Fight, flight, freeze is common to experience. Freezing is the same response put on hold, as you get ready to protect yourself by staying still and preparing for the next move.
We all experience the fight-or-flight response in a variety of life situations:
• When driving, if the next car stops abruptly;
• When we’re scared by someone else;
• When feeling “watched” or unsafe when walking outside;
• When coming across a growling dog or another animal.
Is Fight-or-Flight Response Good or Bad?
Without our fight-or-flight response, we would not be ready for threats. It is a critical aspect of how we deal with danger. When this response is triggered, we are ready to perform under intense pressure, which means that we are more likely to survive the danger.
The fight-or-flight response is a normal way for our body to keep us safe so it occurs automatically. However, what if we are not actually in danger when it happens? The response can be triggered by both real and imaginary situations. For instance, have you ever walked into your home at night and realized that a piece of furniture looked like a person standing in the dark?

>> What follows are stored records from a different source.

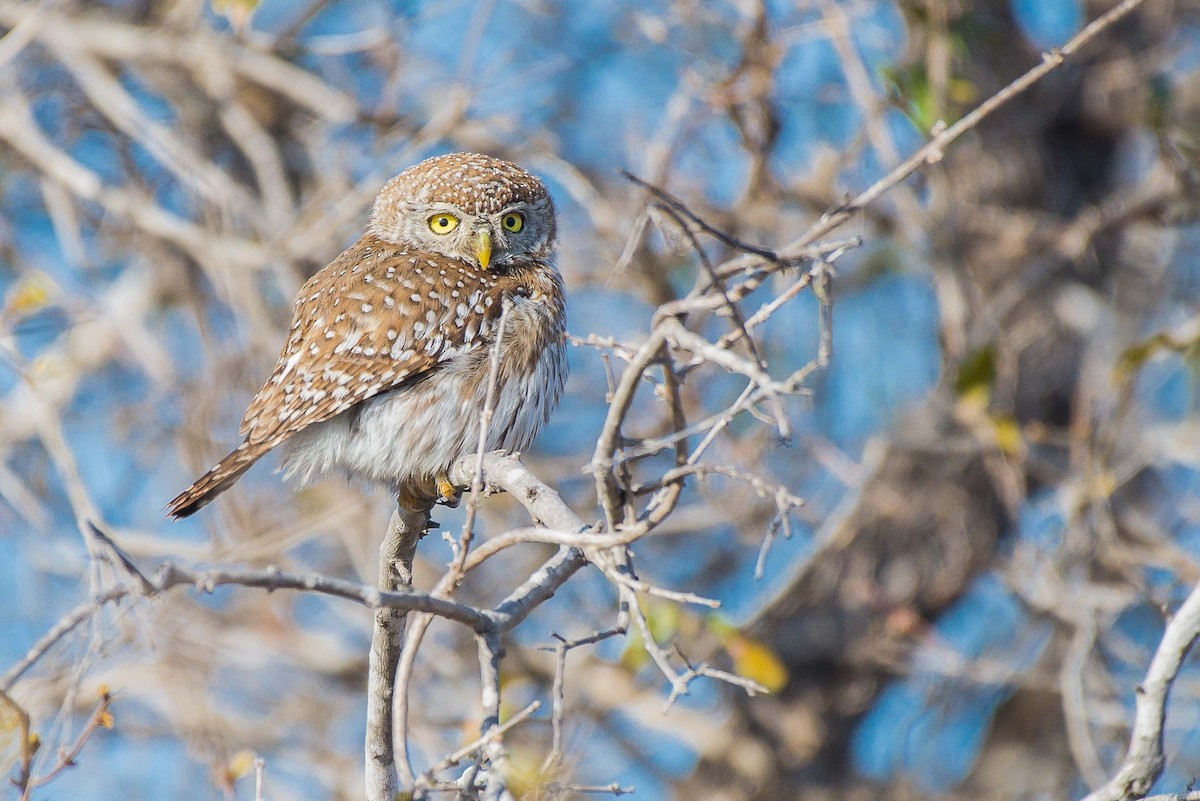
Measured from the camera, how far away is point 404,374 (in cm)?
449

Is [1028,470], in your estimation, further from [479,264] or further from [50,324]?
[50,324]

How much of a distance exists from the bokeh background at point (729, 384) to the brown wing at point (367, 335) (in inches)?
78.0

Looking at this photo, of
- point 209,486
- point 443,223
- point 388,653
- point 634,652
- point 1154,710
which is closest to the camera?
point 1154,710

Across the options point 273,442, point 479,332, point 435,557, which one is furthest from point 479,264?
point 435,557

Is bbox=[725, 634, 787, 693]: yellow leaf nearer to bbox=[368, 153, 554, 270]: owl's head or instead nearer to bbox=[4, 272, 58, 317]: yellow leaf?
A: bbox=[368, 153, 554, 270]: owl's head

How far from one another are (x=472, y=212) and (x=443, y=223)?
162 millimetres

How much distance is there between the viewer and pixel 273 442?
4.29 m

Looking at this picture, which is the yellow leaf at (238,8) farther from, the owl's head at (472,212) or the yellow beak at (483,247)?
the yellow beak at (483,247)

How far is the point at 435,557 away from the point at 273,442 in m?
4.31

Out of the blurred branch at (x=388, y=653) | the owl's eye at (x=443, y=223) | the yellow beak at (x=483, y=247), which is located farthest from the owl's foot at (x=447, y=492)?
the owl's eye at (x=443, y=223)

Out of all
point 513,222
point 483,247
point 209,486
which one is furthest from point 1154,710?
point 513,222

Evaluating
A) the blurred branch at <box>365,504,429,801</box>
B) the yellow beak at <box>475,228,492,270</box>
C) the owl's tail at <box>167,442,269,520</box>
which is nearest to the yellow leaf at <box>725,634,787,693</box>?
the yellow beak at <box>475,228,492,270</box>

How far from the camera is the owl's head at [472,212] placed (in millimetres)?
5129

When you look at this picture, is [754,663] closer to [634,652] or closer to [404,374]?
[634,652]
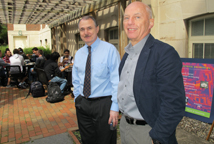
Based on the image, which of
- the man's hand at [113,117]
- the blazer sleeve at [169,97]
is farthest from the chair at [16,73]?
the blazer sleeve at [169,97]

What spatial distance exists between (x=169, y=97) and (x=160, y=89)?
0.09 metres

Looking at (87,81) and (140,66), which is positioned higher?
(140,66)

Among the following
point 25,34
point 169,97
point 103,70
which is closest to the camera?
point 169,97

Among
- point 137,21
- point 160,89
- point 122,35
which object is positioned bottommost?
point 160,89

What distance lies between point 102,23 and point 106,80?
6853 mm

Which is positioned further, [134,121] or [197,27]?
[197,27]

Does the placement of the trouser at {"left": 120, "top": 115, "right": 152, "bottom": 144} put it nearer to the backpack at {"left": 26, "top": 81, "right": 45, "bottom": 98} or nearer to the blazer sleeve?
the blazer sleeve

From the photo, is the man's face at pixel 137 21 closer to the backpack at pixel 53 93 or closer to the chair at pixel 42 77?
the backpack at pixel 53 93

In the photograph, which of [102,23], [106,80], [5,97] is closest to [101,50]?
[106,80]

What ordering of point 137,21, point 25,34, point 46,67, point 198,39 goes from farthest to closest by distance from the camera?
point 25,34
point 46,67
point 198,39
point 137,21

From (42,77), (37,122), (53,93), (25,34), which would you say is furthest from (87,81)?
(25,34)

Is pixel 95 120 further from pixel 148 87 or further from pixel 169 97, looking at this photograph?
pixel 169 97

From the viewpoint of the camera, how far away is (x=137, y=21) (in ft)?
4.85

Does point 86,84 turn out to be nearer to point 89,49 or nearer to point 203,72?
point 89,49
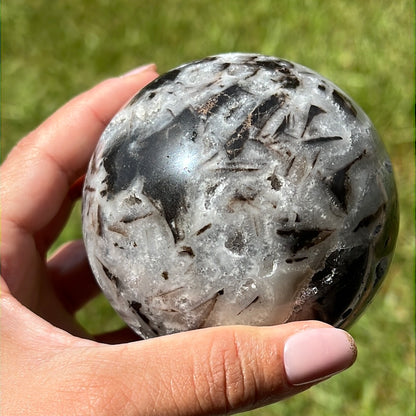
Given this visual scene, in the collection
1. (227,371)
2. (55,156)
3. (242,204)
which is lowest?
(227,371)

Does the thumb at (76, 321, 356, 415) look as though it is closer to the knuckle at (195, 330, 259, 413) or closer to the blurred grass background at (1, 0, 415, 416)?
the knuckle at (195, 330, 259, 413)

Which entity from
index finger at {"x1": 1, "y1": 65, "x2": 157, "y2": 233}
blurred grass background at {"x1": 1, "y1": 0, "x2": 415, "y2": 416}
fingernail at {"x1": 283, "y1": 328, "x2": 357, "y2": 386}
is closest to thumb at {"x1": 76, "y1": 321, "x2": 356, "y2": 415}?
fingernail at {"x1": 283, "y1": 328, "x2": 357, "y2": 386}

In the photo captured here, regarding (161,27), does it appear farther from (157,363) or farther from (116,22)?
(157,363)

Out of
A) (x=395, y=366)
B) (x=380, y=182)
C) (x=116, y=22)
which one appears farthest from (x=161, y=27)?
(x=380, y=182)

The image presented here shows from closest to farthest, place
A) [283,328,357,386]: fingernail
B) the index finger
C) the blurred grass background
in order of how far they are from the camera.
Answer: [283,328,357,386]: fingernail < the index finger < the blurred grass background

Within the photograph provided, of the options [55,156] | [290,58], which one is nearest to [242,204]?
[55,156]

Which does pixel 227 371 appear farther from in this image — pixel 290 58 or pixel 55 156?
pixel 290 58
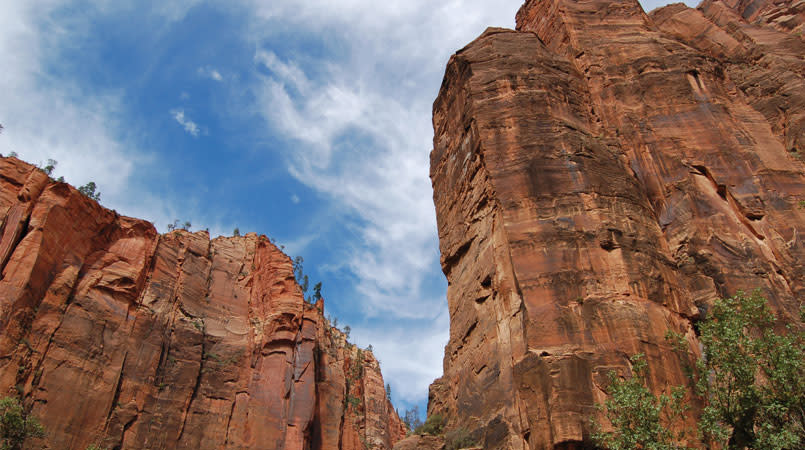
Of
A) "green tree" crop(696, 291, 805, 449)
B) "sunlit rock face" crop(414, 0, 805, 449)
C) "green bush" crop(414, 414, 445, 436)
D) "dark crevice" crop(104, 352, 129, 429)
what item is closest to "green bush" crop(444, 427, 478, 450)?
"sunlit rock face" crop(414, 0, 805, 449)

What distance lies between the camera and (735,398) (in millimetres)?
17469

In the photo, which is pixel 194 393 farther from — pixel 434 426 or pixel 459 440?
pixel 459 440

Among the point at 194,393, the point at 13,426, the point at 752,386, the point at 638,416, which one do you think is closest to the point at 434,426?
the point at 638,416

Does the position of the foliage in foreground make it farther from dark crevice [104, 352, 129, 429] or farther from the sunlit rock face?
dark crevice [104, 352, 129, 429]

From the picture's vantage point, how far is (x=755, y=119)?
3006cm

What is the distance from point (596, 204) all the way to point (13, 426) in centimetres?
3640

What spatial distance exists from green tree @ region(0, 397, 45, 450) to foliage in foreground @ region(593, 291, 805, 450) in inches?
1362

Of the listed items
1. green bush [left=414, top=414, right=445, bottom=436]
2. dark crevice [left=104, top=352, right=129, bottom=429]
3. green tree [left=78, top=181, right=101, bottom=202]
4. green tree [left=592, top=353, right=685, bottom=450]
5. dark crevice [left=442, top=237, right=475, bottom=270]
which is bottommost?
green tree [left=592, top=353, right=685, bottom=450]

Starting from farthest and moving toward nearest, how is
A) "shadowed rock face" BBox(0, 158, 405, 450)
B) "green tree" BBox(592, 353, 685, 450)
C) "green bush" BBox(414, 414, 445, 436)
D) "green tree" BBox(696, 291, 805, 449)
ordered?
1. "shadowed rock face" BBox(0, 158, 405, 450)
2. "green bush" BBox(414, 414, 445, 436)
3. "green tree" BBox(592, 353, 685, 450)
4. "green tree" BBox(696, 291, 805, 449)

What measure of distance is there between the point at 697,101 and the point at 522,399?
19300mm

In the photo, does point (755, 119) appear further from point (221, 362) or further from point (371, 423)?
point (371, 423)

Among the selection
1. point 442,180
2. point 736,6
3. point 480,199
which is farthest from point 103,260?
point 736,6

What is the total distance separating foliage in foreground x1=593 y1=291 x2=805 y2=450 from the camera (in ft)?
53.9

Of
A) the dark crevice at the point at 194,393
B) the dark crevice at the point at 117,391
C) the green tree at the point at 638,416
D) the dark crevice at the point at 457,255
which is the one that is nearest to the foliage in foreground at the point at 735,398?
the green tree at the point at 638,416
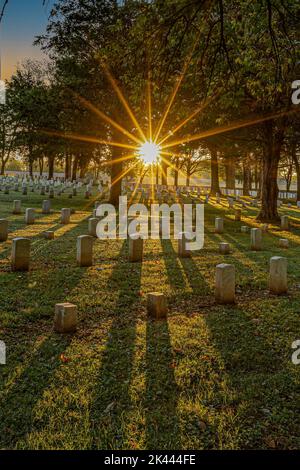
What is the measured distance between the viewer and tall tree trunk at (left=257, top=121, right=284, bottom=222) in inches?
725

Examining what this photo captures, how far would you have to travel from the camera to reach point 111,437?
117 inches

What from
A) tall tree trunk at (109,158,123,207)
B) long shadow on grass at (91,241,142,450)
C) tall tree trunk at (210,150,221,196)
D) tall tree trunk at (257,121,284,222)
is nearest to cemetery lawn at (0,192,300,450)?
long shadow on grass at (91,241,142,450)

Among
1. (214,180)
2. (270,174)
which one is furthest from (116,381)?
(214,180)

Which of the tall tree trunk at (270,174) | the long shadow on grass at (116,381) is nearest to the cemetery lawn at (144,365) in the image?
the long shadow on grass at (116,381)

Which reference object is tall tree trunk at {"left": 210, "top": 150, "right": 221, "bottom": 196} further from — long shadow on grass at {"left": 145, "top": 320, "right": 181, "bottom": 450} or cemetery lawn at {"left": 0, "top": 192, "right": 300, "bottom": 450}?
long shadow on grass at {"left": 145, "top": 320, "right": 181, "bottom": 450}

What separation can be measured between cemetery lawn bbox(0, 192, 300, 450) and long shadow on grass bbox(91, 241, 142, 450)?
0.01 meters

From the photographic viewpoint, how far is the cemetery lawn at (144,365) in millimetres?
A: 3053

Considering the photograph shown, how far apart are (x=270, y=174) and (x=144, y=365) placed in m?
16.0

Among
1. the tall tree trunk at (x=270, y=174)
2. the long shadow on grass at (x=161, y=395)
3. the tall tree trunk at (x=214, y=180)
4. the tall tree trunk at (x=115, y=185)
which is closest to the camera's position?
the long shadow on grass at (x=161, y=395)

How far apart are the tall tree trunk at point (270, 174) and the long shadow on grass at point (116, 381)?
13229 millimetres

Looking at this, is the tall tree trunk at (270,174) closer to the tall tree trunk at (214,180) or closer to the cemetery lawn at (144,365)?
the cemetery lawn at (144,365)

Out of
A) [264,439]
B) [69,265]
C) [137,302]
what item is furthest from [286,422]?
[69,265]

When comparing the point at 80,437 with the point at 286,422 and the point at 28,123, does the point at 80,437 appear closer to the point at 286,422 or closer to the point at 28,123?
the point at 286,422

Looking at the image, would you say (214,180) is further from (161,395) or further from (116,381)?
(161,395)
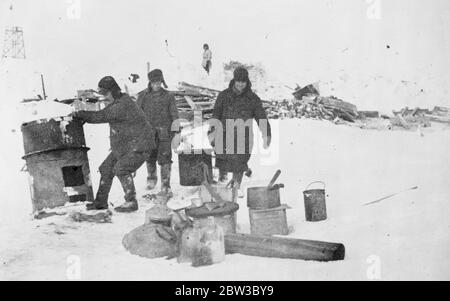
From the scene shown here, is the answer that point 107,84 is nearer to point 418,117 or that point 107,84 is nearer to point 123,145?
point 123,145

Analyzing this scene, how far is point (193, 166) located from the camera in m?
7.64

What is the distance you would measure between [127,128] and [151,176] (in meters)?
1.30

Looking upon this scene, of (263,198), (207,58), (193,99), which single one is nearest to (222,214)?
(263,198)

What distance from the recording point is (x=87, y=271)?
531cm

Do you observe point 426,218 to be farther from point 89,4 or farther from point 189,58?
point 89,4

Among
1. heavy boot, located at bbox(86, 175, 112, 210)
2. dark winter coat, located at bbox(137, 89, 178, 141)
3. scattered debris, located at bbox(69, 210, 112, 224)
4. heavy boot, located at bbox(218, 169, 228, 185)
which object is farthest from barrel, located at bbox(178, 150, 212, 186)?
scattered debris, located at bbox(69, 210, 112, 224)

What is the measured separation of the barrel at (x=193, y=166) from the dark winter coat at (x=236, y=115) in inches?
27.7

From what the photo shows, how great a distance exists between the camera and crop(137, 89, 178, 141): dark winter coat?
7.52 meters

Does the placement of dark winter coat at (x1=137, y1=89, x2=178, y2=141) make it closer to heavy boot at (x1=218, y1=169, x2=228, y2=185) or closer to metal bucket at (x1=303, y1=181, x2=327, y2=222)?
heavy boot at (x1=218, y1=169, x2=228, y2=185)

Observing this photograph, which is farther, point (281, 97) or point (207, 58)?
point (281, 97)

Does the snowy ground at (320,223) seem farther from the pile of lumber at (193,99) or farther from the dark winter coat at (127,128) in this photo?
the pile of lumber at (193,99)

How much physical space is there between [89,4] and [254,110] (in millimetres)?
2785

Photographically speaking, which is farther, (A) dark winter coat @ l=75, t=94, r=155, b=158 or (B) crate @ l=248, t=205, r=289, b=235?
(A) dark winter coat @ l=75, t=94, r=155, b=158

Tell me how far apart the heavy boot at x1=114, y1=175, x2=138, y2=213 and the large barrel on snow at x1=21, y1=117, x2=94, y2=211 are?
1.84 feet
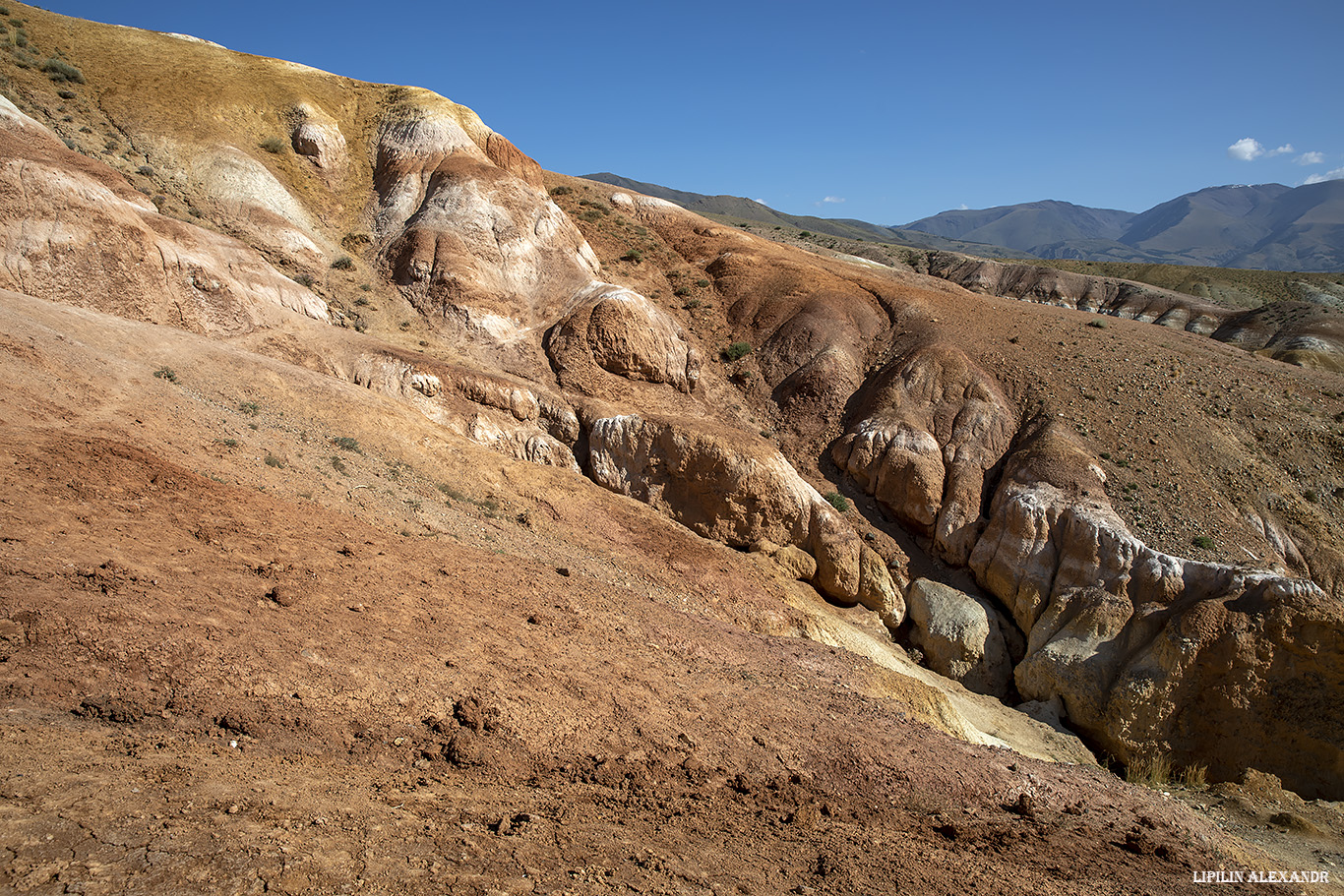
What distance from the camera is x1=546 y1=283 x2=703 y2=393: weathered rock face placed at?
2286 cm

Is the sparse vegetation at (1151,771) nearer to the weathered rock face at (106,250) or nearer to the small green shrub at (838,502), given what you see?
the small green shrub at (838,502)

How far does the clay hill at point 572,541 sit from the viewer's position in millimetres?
6297

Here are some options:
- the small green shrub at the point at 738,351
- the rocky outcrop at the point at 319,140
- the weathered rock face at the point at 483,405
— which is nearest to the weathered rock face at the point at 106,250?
the weathered rock face at the point at 483,405

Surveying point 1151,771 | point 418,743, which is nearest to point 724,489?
point 1151,771

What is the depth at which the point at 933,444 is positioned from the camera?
71.5ft

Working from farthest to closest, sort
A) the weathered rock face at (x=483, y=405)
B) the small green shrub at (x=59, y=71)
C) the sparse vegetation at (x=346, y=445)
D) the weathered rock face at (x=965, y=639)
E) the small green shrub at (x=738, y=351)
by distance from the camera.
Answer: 1. the small green shrub at (x=738, y=351)
2. the small green shrub at (x=59, y=71)
3. the weathered rock face at (x=965, y=639)
4. the weathered rock face at (x=483, y=405)
5. the sparse vegetation at (x=346, y=445)

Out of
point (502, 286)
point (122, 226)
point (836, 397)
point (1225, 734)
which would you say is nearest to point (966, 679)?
point (1225, 734)

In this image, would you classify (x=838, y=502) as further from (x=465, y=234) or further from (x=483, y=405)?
(x=465, y=234)

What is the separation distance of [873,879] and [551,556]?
907 centimetres

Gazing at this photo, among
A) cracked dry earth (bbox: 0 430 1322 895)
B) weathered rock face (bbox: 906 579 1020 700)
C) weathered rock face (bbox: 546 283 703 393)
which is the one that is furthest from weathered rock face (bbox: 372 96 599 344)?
weathered rock face (bbox: 906 579 1020 700)

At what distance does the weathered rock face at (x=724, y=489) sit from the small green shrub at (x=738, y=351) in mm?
7747

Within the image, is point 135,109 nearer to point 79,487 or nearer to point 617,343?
point 617,343

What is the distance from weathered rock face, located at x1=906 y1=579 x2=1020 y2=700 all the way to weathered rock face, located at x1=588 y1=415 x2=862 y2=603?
82.8 inches

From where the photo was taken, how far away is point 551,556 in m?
14.4
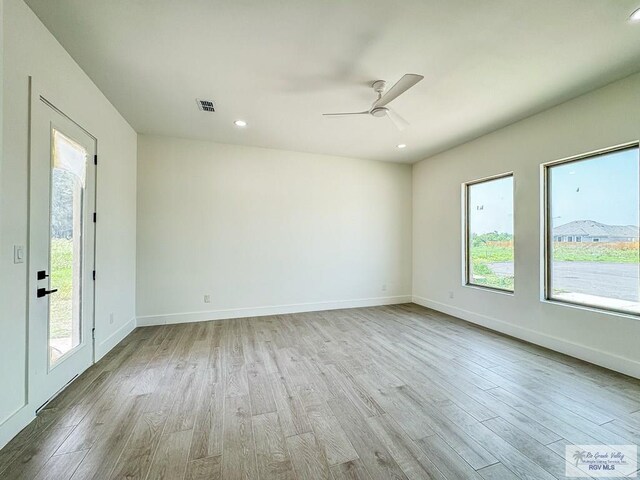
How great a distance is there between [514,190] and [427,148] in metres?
1.58

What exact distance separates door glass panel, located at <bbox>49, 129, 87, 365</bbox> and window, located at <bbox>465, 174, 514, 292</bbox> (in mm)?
5228

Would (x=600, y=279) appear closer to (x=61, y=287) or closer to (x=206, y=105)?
(x=206, y=105)

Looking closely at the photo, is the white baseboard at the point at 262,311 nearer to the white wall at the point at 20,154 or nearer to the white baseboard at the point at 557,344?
the white wall at the point at 20,154

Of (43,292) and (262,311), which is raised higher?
(43,292)

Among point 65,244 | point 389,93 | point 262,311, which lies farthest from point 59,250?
point 389,93

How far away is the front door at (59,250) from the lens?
74.9 inches

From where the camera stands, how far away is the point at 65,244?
2.30 metres

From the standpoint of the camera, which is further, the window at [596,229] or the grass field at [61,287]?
the window at [596,229]

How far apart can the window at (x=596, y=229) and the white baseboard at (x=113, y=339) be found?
17.8 feet

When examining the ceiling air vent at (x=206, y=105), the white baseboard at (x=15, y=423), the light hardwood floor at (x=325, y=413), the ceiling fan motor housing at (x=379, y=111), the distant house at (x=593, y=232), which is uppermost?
the ceiling air vent at (x=206, y=105)

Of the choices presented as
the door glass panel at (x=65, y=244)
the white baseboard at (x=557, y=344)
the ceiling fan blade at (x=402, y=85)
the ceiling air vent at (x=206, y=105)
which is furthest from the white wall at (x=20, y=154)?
the white baseboard at (x=557, y=344)

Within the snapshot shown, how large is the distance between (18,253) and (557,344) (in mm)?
5226

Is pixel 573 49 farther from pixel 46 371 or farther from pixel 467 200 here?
pixel 46 371

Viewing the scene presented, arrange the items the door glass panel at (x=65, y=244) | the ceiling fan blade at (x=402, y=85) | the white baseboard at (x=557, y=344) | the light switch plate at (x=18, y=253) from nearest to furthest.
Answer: the light switch plate at (x=18, y=253) < the ceiling fan blade at (x=402, y=85) < the door glass panel at (x=65, y=244) < the white baseboard at (x=557, y=344)
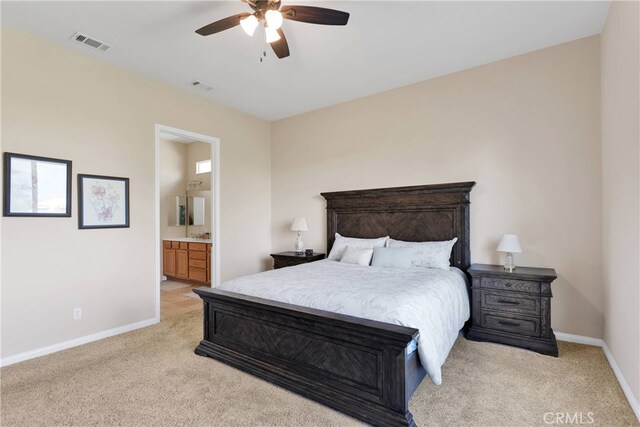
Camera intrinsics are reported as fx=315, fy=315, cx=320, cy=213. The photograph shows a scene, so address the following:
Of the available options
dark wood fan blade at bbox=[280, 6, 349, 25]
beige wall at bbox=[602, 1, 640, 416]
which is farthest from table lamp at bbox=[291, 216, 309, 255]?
beige wall at bbox=[602, 1, 640, 416]

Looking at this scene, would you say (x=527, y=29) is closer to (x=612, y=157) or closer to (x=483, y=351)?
(x=612, y=157)

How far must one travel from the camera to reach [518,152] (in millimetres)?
3457

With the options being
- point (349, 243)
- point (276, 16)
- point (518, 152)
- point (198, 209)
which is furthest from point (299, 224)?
point (276, 16)

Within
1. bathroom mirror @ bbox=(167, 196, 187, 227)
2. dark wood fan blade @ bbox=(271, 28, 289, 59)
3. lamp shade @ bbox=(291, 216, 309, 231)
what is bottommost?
lamp shade @ bbox=(291, 216, 309, 231)

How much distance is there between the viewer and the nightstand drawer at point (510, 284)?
296cm

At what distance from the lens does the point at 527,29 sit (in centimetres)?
298

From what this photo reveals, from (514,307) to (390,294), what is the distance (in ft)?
5.14

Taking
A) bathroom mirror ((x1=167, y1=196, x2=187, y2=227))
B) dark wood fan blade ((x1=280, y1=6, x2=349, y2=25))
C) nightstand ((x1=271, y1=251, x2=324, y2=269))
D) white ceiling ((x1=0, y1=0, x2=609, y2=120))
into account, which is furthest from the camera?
bathroom mirror ((x1=167, y1=196, x2=187, y2=227))

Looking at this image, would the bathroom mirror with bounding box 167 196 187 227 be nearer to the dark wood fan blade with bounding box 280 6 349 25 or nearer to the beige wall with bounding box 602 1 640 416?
the dark wood fan blade with bounding box 280 6 349 25

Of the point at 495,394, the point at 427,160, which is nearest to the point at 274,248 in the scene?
the point at 427,160

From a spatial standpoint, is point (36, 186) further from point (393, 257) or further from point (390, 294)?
point (393, 257)

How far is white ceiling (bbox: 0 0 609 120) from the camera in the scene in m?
2.65

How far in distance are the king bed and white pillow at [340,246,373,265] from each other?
301 millimetres

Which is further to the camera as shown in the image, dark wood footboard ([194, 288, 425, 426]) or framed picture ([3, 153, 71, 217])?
framed picture ([3, 153, 71, 217])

People may perceive different situations as dangerous. Someone who is afraid of dogs, for instance, will most likely experience the fight-or-flight response when seeing a growling dog on the street.
Another person who is scared of heights will most likely feel the same if they have to go for an interview on the top floor of a skyscraper. Phobias, in general, are examples of how the fight-or-flight response can be triggered by imaginary situations. In some cases, it can lead to panic attacks.
What to Do About the Fight-or-Flight Response?
There are several ways to deal with an uncontrollable stress response. There is no one-size-fits-all approach, although an individual combination of treatment methods will definitely work for anyone experiencing this.
Practice relaxation techniques whenever your fight-or-flight response is triggered. Relaxation can help you calm down and overcome the fight-or-flight symptoms.
Here are some simple yet effective relaxation techniques:
• Breathing deeply;
• Relaxing your muscles;
• Repeating a positive and calming word;
• Thinking about a peaceful scenery;
• Practicing yoga.
When you practice these relaxation techniques on a regular basis, they can help you master the stress response and decrease your discomfort.
Another option is to make sure that physical activity is a major part of your daily life. Physical activity can normalize stress hormones (such as adrenaline), increasing your calmness, helping you sleep better, and boosting endorphins.
Seeking social support is also a good way of keeping your general stress level down. Your friends, co-workers, relatives, and other people you know can make you feel more relaxed so your stress levels will decline. When you are surrounded by the people you love, you can feel more safe.
Get professional help
If your fight-or-flight response is too frequent, you may want to consider therapy. A therapist can help you deal with chronic stress, excessive fear, and persistent worrying. During therapy, a licensed therapist can help you understand what triggers your fight-or-flight response and provide the necessary support.
The professional will help you find and solve the cause of the constant fear and create a personalized plan so that you can cope with your symptoms.
While in-person therapy may not be a convenient option for people with busy schedules, online therapy platforms like Calmerry allow you to talk to a therapist from the comfort of your home. You can learn more about talk therapy to prepare for your first session.
The fight, flight, freeze response is a normal way of protecting ourselves when we are threatened or in a dangerous situation. However, this physiological response can be rooted in fears, and sometimes, we may feel stressed out without encountering any real threats.
For instance, people who went through traumatic events or suffer from anxiety are more likely to overreact to situations that are not threatening. In this case, it is important to seek professional help so that you can overcome your fear and manage stress.